On broadcast television, brands seek to reach their target audiences as efficiently as possible. For example, a brand might run a TV campaign targeting 24 – 35 year old females through prime-time shows that reach that desired audience.
Prime-time, from 7 pm to 11 pm, is widely known as the part of the day that attracts the most viewers on television. In advertising parlance, this is referred to as a “daypart.” And given its popularity, networks charge significantly more for ads aired during this time.
On radio, “drive time” is the most valuable daypart. Online, the evening has seen an increase in relative usage with the popularity of social networks like Facebook, instant messaging like Skype and video-on-demand services like Hulu.
This report focuses on dayparting in mobile apps. Through Flurry Analytics, Flurry tracks more than 110,000 mobile apps on iOS, Android, Windows Phone, BlackBerry and J2ME. The sample used for this study assembled a bundle of popular iOS and Android apps across games, social networking, music, news, sports and communication categories. In total, this group of apps is used by more than 15 million consumers each day.
For a point of comparison, we overlaid our mobile app daypart graph onto a chart shared by Michael Zimbalist, VP Research for the New York Times, in a guest post he authored for AdAge. Let’s take a look at the findings.
The chart shows the percent of its own total user-base that a given medium reaches, each hour of the day, starting at 5 am. In keeping with Mr. Zimbalist’s analysis, we also limit our mobile app data set to include those 15 years of age and older. For each curve, the percent displayed on the y-axis relates to the proportion of consumers reached during a given hour on that respective medium. Note that the total audience size for each medium reached varies in terms of its own absolute number of users. We’ve chosen to overlay Flurry’s data onto this chart to compare the shape of the curves, which indicate the relative concentration of usage during different times of the day. For reference, we shaded the hours that make up the prime-time television slot.
Our analysis shows that, compared to relative TV viewing and Internet usage, mobile app usage is higher from 6 am to 6 pm. And while the relative percent of television viewers surpasses that of mobile app users during prime-time, mobile app usage continues to climb until 9 pm, exceeding relative Internet usage throughout the prime-time window. Mobile consumers are using apps either instead of, or along-side prime-time television and the Internet. In fact, the percent of relative mobile app usage is greater than that of relative Internet usage every hour of every day.

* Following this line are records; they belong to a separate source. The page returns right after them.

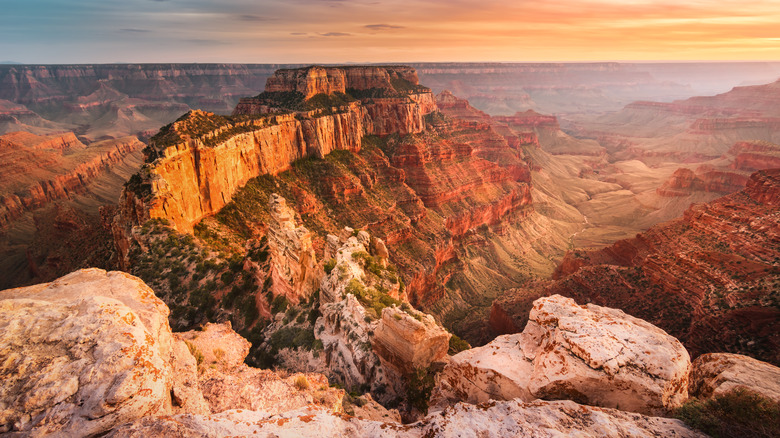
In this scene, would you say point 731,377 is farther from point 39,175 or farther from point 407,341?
point 39,175

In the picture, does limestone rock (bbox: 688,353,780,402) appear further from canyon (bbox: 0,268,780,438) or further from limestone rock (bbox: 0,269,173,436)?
limestone rock (bbox: 0,269,173,436)

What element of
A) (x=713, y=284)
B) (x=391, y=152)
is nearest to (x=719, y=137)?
(x=391, y=152)

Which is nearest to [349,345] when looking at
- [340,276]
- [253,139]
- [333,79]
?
[340,276]

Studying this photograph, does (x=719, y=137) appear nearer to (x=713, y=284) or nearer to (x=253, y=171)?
(x=713, y=284)

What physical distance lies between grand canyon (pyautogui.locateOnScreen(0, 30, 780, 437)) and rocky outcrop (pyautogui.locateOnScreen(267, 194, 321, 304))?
7.6 inches

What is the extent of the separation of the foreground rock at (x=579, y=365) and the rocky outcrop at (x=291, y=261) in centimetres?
1733

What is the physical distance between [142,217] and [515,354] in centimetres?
3438

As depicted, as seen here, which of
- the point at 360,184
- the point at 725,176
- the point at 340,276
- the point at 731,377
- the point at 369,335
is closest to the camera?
the point at 731,377

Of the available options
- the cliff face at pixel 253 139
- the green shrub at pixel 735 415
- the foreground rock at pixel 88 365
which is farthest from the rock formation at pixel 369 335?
the cliff face at pixel 253 139

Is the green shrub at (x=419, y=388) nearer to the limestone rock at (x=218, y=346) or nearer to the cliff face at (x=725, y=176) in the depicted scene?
the limestone rock at (x=218, y=346)

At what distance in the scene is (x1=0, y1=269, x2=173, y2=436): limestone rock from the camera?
8.71 meters

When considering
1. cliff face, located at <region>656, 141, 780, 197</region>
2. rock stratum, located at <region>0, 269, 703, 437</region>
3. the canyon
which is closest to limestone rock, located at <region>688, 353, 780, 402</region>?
the canyon

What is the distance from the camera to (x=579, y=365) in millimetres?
14055

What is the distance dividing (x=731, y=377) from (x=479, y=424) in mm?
10978
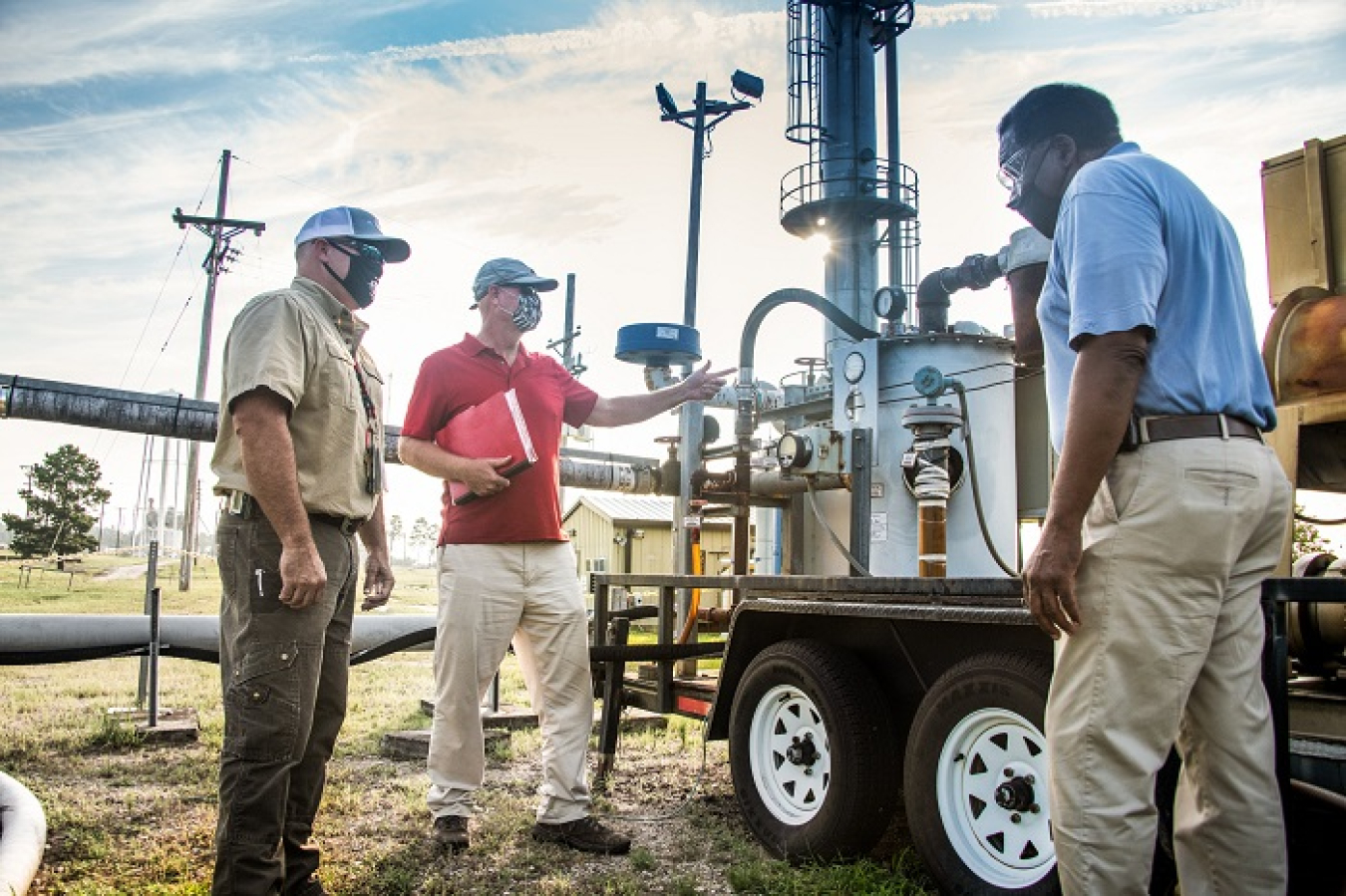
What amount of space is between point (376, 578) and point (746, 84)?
21530 mm

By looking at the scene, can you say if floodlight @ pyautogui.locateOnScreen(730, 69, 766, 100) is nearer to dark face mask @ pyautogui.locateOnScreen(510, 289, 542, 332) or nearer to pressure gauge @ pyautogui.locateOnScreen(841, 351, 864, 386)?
pressure gauge @ pyautogui.locateOnScreen(841, 351, 864, 386)

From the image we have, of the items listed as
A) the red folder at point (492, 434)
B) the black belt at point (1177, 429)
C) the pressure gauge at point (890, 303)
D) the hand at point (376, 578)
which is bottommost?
the hand at point (376, 578)

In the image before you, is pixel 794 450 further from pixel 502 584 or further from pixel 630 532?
pixel 630 532

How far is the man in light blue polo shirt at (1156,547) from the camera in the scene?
1.98 meters

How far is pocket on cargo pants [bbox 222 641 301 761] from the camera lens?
2.79 metres

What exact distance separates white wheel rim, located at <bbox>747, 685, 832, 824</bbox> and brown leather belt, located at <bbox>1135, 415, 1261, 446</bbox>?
2.06 metres

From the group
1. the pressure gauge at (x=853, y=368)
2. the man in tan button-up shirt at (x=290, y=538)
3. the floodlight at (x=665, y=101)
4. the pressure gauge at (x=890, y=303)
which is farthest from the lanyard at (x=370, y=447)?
the floodlight at (x=665, y=101)

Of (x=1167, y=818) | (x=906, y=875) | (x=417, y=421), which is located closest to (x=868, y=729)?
(x=906, y=875)

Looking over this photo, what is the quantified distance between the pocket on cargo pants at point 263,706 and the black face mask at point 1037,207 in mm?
2337

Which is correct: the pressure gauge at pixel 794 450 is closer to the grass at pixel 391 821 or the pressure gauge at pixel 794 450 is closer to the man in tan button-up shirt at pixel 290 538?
the grass at pixel 391 821

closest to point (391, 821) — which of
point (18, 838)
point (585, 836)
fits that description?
point (585, 836)

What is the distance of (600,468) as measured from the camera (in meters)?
15.2

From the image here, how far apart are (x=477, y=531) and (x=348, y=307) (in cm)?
116

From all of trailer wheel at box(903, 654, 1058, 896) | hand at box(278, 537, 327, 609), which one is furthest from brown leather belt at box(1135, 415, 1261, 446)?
hand at box(278, 537, 327, 609)
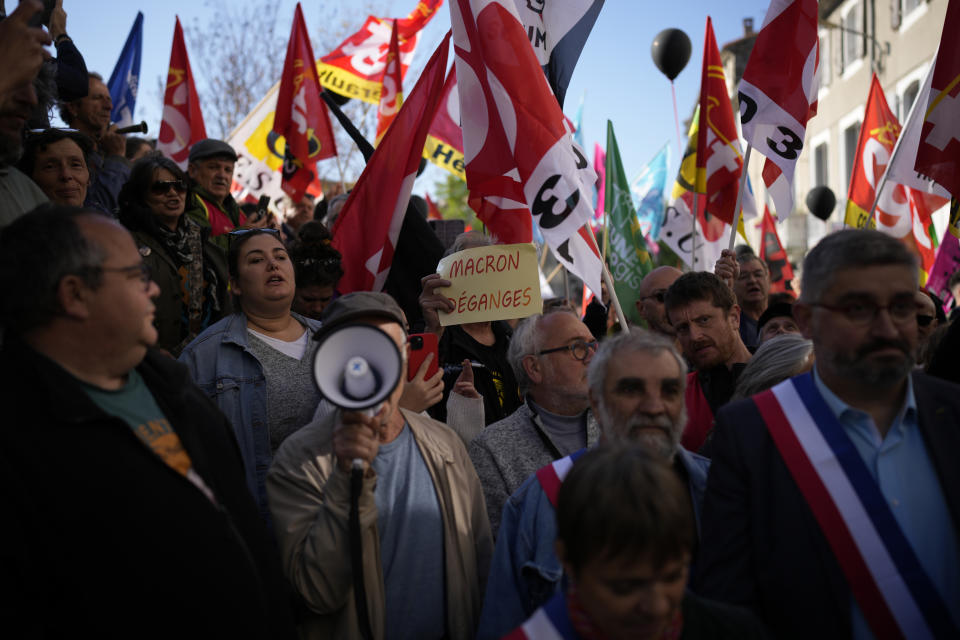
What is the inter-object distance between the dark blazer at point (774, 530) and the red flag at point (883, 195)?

To provide a tangible example of audience size for mobile apps, we estimate that the combined number of active iOS and Android devices in the U.S. is approximately 110 million. Taking 10 am as a daypart of mobile apps (the red curve), 30% of iOS and Android device owners, or 33 million consumers, use an application during this hour. In theory, apps are like TV shows, in that they reach specific audiences. With the eventual ability to target apps by various criteria such as age, gender, dayparts and more, advertisers can one day target a tightly defined audience that uses different applications.
To put the sheer size of the mobile application audience into perspective, consider that the American Idol finale, which airs once per season, reaches approximately 20 million viewers on that day. Mobile apps already reach more than 20 million U.S. consumers per hour, from 7 am to 11 pm. That’s already the equivalent of 17 American Idol finales each day, or more than 6,200 American Idol finales per year.
With Google recently acquiring Motorola and Apple gearing up to launch the iPhone 5 this fall, these numbers will continue to grow. Further, with companies like Amazon pushing harder into tablets with its recently announced Kindle Fire, and companies like Nokia and Microsoft partnering to stay competitive, we can easily imagine a world of mobile apps where it’s prime-time all the time.